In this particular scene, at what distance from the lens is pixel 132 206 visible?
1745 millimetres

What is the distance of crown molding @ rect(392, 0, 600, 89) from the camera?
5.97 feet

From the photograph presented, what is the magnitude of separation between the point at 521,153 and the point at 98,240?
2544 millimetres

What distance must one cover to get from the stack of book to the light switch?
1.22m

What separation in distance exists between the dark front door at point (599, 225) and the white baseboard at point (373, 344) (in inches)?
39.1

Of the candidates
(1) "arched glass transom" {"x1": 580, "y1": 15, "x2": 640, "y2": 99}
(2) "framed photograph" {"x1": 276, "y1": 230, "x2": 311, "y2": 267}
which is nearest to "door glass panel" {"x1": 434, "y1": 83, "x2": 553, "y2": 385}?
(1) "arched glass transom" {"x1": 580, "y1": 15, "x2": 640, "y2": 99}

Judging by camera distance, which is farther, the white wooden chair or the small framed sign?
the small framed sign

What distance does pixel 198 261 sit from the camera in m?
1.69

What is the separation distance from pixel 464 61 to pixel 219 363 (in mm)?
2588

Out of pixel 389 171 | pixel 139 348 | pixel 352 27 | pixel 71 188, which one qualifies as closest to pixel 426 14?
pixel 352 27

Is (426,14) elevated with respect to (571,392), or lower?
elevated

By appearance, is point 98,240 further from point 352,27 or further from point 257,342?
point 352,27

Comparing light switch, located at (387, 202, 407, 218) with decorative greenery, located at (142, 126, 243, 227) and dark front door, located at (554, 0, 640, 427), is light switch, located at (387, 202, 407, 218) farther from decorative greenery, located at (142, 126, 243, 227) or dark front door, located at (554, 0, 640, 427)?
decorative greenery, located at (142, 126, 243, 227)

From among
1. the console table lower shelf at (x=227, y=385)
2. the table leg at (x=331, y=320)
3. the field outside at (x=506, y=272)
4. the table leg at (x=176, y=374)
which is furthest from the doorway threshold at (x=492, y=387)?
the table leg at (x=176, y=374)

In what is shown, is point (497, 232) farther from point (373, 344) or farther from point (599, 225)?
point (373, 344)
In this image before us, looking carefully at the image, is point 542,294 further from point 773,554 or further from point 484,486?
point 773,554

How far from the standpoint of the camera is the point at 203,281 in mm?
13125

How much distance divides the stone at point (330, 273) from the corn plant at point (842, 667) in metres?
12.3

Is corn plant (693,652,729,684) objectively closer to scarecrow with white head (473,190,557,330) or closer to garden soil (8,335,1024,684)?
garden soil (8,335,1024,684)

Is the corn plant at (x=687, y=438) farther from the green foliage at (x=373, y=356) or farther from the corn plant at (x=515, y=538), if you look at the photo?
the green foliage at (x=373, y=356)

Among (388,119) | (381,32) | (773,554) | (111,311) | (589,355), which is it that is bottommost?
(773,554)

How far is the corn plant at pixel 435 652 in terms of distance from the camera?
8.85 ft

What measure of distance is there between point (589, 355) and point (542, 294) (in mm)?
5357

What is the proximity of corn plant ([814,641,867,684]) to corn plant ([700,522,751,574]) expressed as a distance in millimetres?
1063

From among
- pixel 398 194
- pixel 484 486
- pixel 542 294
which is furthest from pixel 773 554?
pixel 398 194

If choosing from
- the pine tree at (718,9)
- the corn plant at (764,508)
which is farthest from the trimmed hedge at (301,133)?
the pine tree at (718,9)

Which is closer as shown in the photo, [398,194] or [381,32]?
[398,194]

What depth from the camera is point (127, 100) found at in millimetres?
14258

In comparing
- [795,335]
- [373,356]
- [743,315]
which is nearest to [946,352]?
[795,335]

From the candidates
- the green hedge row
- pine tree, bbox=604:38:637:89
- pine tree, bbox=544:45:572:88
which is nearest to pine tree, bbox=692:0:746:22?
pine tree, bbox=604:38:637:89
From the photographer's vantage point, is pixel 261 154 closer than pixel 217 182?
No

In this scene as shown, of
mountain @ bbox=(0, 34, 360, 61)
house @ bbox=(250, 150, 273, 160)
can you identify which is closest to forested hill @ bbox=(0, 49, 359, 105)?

### [The task]
Copy out the lines beginning with the line that contains "Among (388,119) |" and continuing through the final line of the records, unchanged.

### [Full solution]
Among (388,119) | (381,32) | (773,554) | (111,311) | (589,355), which is it that is bottommost?
(773,554)

How far is the corn plant at pixel 435 652 in terms of distance from the camera?
8.85 ft

What measure of distance is there between point (589, 355) and point (542, 294) (in mm)?
5357

What is the proximity of corn plant ([814,641,867,684]) to corn plant ([700,522,751,574]) expressed as a distance in millimetres?
1063

From among
- pixel 398 194
- pixel 484 486
- pixel 542 294
which is furthest from pixel 773 554?
pixel 398 194

If choosing from
- the pine tree at (718,9)
- the corn plant at (764,508)
which is farthest from the trimmed hedge at (301,133)?
the pine tree at (718,9)

Which is closer as shown in the photo, [398,194] or [381,32]?
[398,194]

What depth from the camera is point (127, 100) found at in millimetres?
14258

In comparing
- [795,335]
- [373,356]
- [743,315]
which is nearest to [946,352]?
[795,335]

From the candidates
- the green hedge row
- pine tree, bbox=604:38:637:89
- pine tree, bbox=544:45:572:88
which is nearest to pine tree, bbox=692:0:746:22?
pine tree, bbox=604:38:637:89
From the photographer's vantage point, is pixel 261 154 closer than pixel 217 182?
No

In this scene as shown, of
mountain @ bbox=(0, 34, 360, 61)
house @ bbox=(250, 150, 273, 160)
can you identify which is closest to forested hill @ bbox=(0, 49, 359, 105)?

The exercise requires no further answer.